Two planes leave Manila for a southern city, a distance of 900 km. Plane A travels at a ground speed of 90 kph faster than the plane B. Plane A arrives in their destination 2 hours and 15 minutes ahead of Plane B. What is the ground speed of plane A?

Sure, let's solve this step by step.

Step 1: Convert the time difference to hours 2 hours and 15 minutes is equal to 2.25 hours.

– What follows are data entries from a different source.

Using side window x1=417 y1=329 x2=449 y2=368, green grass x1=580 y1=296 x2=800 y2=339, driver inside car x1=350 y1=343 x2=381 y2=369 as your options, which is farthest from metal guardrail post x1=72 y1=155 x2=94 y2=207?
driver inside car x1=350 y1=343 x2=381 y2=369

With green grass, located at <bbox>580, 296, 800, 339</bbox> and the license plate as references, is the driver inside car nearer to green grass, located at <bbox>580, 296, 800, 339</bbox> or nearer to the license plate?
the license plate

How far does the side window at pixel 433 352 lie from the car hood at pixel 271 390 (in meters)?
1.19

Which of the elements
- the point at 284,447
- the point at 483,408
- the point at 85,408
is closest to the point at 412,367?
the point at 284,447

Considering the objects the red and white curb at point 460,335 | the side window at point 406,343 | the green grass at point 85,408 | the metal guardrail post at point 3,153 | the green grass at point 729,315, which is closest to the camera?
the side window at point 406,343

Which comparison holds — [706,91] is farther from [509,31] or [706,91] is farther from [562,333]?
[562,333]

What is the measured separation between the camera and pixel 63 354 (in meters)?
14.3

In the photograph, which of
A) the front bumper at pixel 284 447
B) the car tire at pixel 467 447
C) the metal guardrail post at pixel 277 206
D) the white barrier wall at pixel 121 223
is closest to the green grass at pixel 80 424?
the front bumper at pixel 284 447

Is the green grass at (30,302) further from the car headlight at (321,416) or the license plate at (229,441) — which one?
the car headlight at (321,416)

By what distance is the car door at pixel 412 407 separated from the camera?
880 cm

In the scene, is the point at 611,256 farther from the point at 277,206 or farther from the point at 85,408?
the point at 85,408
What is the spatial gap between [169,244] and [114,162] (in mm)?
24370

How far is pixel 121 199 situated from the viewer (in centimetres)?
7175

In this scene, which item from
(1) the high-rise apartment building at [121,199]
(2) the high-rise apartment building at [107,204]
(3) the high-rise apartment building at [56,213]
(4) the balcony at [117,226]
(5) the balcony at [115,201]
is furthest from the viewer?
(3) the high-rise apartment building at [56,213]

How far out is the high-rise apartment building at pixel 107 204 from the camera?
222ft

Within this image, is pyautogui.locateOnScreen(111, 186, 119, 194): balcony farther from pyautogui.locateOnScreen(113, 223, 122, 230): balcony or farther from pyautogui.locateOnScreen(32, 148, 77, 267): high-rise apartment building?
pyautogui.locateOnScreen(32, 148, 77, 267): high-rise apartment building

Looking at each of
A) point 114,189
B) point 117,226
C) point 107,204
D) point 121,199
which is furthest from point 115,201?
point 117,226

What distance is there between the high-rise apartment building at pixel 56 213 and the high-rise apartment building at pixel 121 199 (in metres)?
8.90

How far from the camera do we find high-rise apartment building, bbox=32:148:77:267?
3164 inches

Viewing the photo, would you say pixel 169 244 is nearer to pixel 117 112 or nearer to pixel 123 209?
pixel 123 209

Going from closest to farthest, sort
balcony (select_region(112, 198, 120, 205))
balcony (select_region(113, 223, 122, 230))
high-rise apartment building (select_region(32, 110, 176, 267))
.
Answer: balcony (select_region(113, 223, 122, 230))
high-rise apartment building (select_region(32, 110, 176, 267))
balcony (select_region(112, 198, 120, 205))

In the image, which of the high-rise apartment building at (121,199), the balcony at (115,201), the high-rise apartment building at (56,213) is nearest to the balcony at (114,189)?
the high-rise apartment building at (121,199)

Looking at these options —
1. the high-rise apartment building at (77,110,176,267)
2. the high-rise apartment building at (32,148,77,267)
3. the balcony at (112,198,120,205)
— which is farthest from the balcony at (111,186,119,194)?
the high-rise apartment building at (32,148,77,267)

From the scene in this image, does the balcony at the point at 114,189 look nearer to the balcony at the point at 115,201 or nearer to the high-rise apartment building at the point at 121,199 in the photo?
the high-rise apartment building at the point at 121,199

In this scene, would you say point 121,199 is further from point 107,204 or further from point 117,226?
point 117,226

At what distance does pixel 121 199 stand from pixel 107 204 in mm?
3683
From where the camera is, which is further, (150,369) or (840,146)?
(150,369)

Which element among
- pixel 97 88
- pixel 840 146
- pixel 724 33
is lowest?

Step 2: Set up the equation We know that speed = distance/time. We can set up the following equations based on the information given:

For Plane B: Speed = 900 km / (time in hours)

For Plane A: Speed = 900 km / (time in hours - 2.25)

We also know that the speed of Plane A is 90 kph faster than Plane B. So we can set up the following equation:

900 / (time - 2.25) = 900 / time + 90

Step 3: Solve the equation To solve for time, we can first simplify the equation by multiplying all terms by time*(time - 2.25) to get rid of the denominators:

900time = 900(time - 2.25) + 90time(time - 2.25)

This simplifies to:

900time = 900time - 2025 + 90time^2 - 202.5time

Rearranging terms gives us a quadratic equation:

90time^2 - 202.5time - 2025 = 0

Dividing all terms by 90 to simplify gives:

time^2 - 2.25*time - 22.5 = 0

Solving this quadratic equation gives us time = 6 hours or time = -3.75 hours. We discard the negative solution as time cannot be negative.

Step 4: Substitute the time into the speed equation Substituting time = 6 hours into the speed equation for Plane A gives:

Speed = 900 km / (6 hours - 2.25 hours) = 900 km / 3.75 hours = 240 kph

So, the ground speed of Plane A is 240 kph.